Longtemps contraint, relégué à quelques alignements et à des jardins publics taillés et traités à outrance, l’arbre fait aujourd’hui un retour remarqué en milieu urbain. Mais, si l’on veut profiter des bienfaits du végétal en ville, encore faut-il lui donner les moyens de se développer, et passer de la mode du tout vert à sa concrétisation...
Samuel Ribot | Le lundi 6 mai 2024
Forêt urbaine en cours de création place de Catalogne, dans le XIVe arrondissement parisien. Suivront deux autres réalisations similaires sur le parvis de l’hôtel de ville (IVe) et la place du Colonel-Fabien (Xe). © S. Ribot

ARTICLE EN ACCÈS LIBRE JUSQU'AU 15 OCTOBRE

Avec 200.000 arbres plantés dans les rues et les espaces verts, 300.000 recensés dans les bois de Vincennes et Boulogne, la ville de Paris et ses 105km2 de superficie devraient ressembler à un paradis végétal. D’autant que la mairie s’est engagée à planter 170.000 spécimens de plus d’ici à 2026. Pourtant, ce n’est pas forcément l’impression qui saisit le visiteur, ni même celle qui s’impose aux Parisiens. Pourquoi ce décalage?
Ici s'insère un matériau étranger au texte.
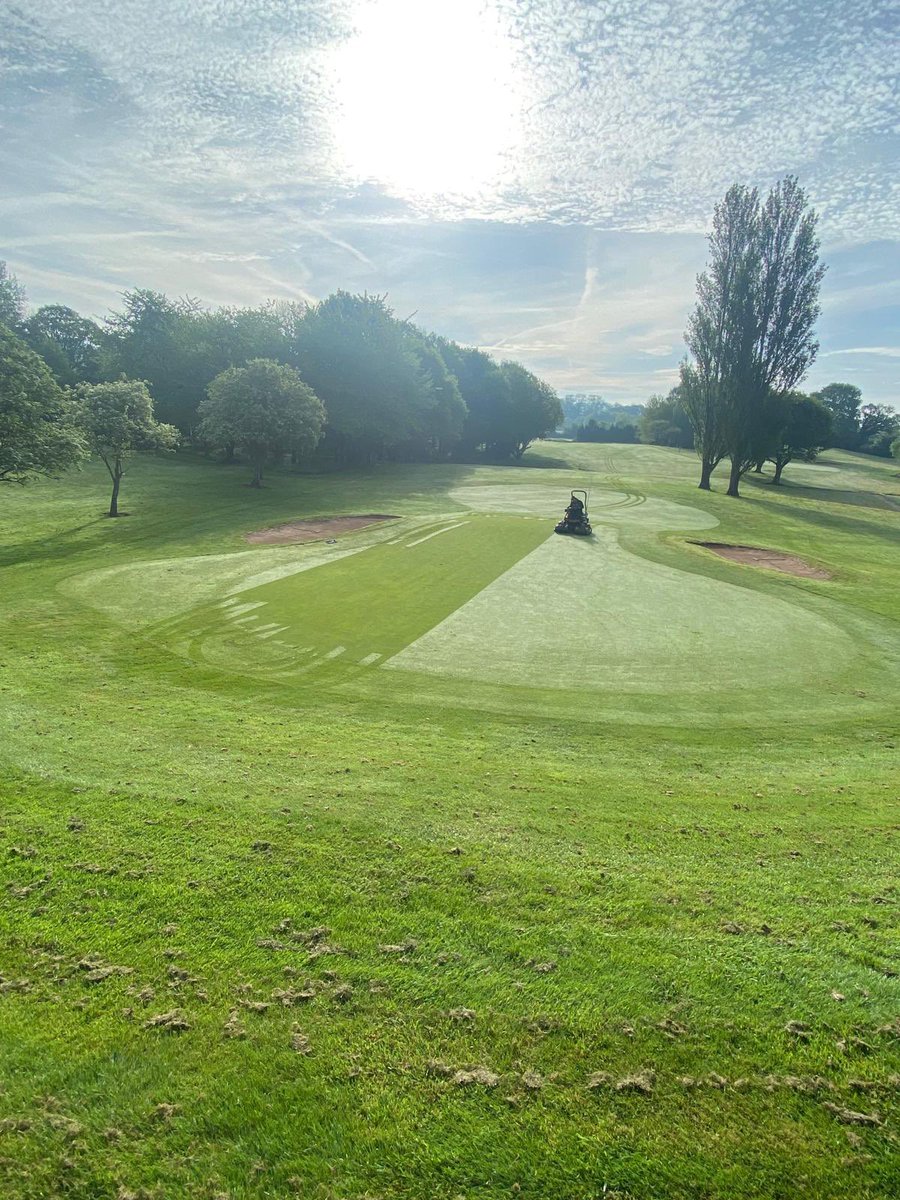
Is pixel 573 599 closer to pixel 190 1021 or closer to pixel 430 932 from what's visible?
pixel 430 932

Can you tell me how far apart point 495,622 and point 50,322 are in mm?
118121

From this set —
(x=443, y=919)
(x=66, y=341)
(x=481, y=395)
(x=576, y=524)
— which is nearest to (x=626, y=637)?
(x=443, y=919)

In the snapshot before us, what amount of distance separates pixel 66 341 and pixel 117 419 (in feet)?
279

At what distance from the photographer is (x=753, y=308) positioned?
195 ft

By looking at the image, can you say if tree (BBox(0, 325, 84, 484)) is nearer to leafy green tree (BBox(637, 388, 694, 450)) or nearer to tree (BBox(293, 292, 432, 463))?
tree (BBox(293, 292, 432, 463))

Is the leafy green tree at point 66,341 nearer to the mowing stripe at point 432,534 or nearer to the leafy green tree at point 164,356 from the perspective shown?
the leafy green tree at point 164,356

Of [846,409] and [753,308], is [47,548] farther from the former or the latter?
[846,409]

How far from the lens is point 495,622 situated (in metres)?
22.8

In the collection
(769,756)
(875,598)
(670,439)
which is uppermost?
(670,439)

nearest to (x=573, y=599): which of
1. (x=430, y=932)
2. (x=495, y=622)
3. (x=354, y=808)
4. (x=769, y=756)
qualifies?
(x=495, y=622)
Sans doute parce que, pendant longtemps, on a demandé à l’arbre de s’adapter à la ville. Or, le milieu urbain ne fait pas le bonheur de nos amis feuillus... «On nous explique souvent que les arbres de ville sont malades, vieux, et qu’il faut les abattre. Les arbres en ville sont rarement en très bonne santé! La ville de Paris, par exemple, renouvelle ses arbres au bout de vingt-cinq ans de plantation», observe Florence Robert, paysagiste concepteur à Bagneux (Hauts-de-Seine), spécialiste des projets en milieu urbain. En milieu naturel, les mêmes arbres pourraient, selon leur espèce, vivre plusieurs dizaines voire plusieurs centaines d’années. 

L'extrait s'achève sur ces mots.